COMPLETE THE FOLLOWING:
1. From the Volvo PV51 article, reproduce the passage between "The Volvo PV51" and "all four doors.", inclusive.
2. List every item of equipment that the Volvo PV51 article names for the de luxe PV52.
3. Continue the Volvo PV51 article after its last sentence.

EXCERPTED TEXT:

The Volvo PV51 is a car introduced by Volvo in December 1936. It was replaced by the mildly restyled PV53 in 1938. This car remained in production until the end of the Second World War.

PV51-52 
The Volvo cars were quite expensive compared to their imported competitors. The PV51 was the answer to a request from Volvo’s dealers to offer a smaller and less expensive model. The rear end of the body was similar to the Carioca, but the front was new and the interior was simplified, to cut the price. The PV51 had to make do with a live front axle.

In early 1937 the de luxe model PV52 was introduced. The equipment list included twin sun visors, twin windscreen wipers, a watch, a heater and armrests on all four doors.

In March 1938 the PV51 Special and the PV52 Special were introduced. On these cars the spare wheel was moved from the bootlid to the boot floor. The cars had an expanded boot to increase the luggage space.

Versions 
 PV51: 1936-38, 1754 cars built, base model
 PV52: 1937-38, 1046 cars built, de luxe model
 PV51 ch: 1936-38, 205 cars built, commercial chassis

PV53-56 
In the autumn of 1938 the PV51-52 was replaced by the PV53-56. These cars had a new front end, modified suspension and steering, uprated interior and dashboard.

EXTRACTED MATERIAL:
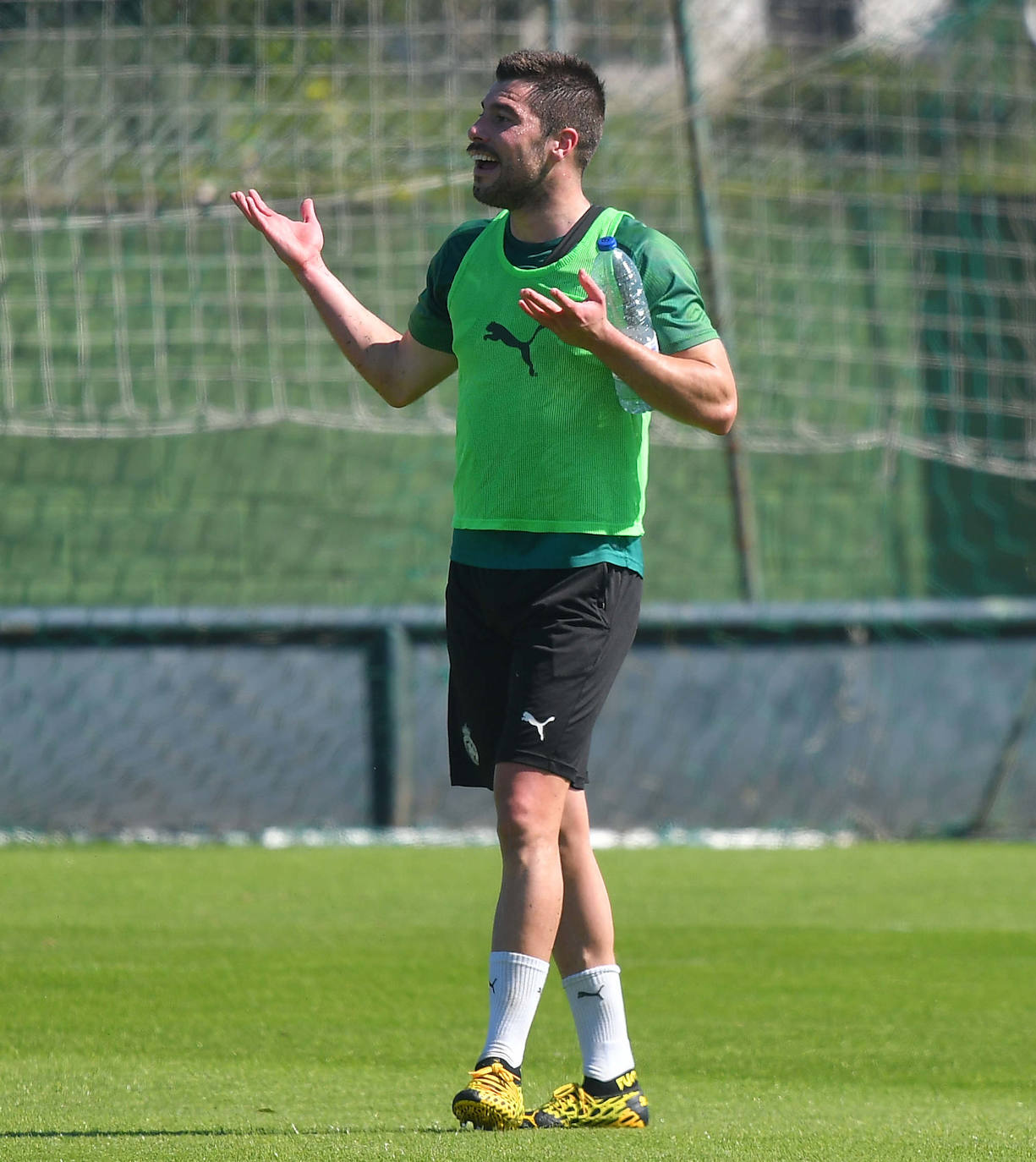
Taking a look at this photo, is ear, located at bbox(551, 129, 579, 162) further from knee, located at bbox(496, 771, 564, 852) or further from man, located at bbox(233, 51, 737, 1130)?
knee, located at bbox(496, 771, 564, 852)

...

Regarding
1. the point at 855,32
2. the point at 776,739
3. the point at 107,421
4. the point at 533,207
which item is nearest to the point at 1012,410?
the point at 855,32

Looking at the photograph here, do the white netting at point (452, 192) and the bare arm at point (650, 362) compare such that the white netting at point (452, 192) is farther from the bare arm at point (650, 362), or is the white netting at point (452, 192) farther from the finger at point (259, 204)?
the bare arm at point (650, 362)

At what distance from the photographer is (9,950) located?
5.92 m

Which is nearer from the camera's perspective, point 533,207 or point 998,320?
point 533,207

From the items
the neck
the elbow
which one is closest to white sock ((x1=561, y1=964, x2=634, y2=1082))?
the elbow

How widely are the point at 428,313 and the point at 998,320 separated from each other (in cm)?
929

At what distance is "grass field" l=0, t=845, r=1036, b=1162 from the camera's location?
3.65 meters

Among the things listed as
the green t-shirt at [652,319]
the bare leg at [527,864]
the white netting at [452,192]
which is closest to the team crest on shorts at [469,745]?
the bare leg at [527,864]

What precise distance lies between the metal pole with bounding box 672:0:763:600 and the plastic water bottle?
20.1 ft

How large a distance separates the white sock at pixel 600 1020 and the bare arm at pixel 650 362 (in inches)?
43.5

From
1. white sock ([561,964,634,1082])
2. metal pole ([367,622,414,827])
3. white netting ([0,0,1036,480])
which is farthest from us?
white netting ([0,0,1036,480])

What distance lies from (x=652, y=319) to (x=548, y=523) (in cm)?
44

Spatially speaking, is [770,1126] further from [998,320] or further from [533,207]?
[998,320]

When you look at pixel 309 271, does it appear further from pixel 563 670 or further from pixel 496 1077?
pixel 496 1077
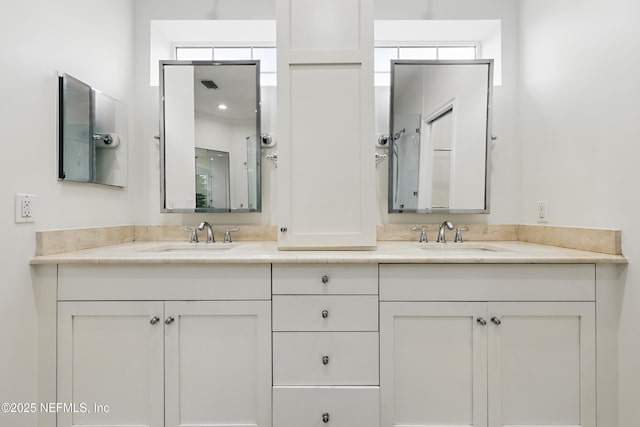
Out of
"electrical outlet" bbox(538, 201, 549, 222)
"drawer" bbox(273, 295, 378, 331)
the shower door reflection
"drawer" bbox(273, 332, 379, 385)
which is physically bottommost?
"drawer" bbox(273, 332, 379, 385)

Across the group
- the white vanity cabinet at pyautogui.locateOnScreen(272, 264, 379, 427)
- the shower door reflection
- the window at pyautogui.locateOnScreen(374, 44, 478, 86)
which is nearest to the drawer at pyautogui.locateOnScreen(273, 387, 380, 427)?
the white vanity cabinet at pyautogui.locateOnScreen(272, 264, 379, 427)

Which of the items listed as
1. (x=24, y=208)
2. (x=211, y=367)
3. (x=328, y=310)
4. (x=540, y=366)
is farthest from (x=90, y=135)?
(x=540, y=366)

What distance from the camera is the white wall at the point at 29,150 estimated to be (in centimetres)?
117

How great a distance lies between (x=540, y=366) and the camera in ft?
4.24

ANSWERS FOR THIS EXERCISE:
1.
The Volvo PV51 is a car introduced by Volvo in December 1936. It was replaced by the mildly restyled PV53 in 1938. This car remained in production until the end of the Second World War.

PV51-52 
The Volvo cars were quite expensive compared to their imported competitors. The PV51 was the answer to a request from Volvo’s dealers to offer a smaller and less expensive model. The rear end of the body was similar to the Carioca, but the front was new and the interior was simplified, to cut the price. The PV51 had to make do with a live front axle.

In early 1937 the de luxe model PV52 was introduced. The equipment list included twin sun visors, twin windscreen wipers, a watch, a heater and armrests on all four doors.

2.
- twin sun visors
- twin windscreen wipers
- a watch
- a heater
- armrests on all four doors

3.
After the outbreak of the Second World War production continued, to provide transportation to the Swedish Armed Forces and other official functions. Most of these war time cars had a wood gas generator mounted on a trailer behind the car, since the engine had been converted to run on this domestic fuel.

Versions 
 PV53: 1938-45, 1204 cars built, base model
 PV54: 1938-45, 814 cars built, base model with larger boot
 PV55: 1938-45, 286 cars built, de luxe model
 PV56: 1938-45, 1321 cars built, de luxe model with larger boot
 PV57: 1938-45, 275 cars built, commercial chassis

Gallery

References
Volvo Personvagnar-från 20-tal till 80-tal by Björn-Eric Lindh, 1984.  
http://www.conceptcarz.com/vehicle/z6292/Volvo_PV%2052/default.aspx

Notes

External links 
Volvo Cars Heritage.
Volvo Museum.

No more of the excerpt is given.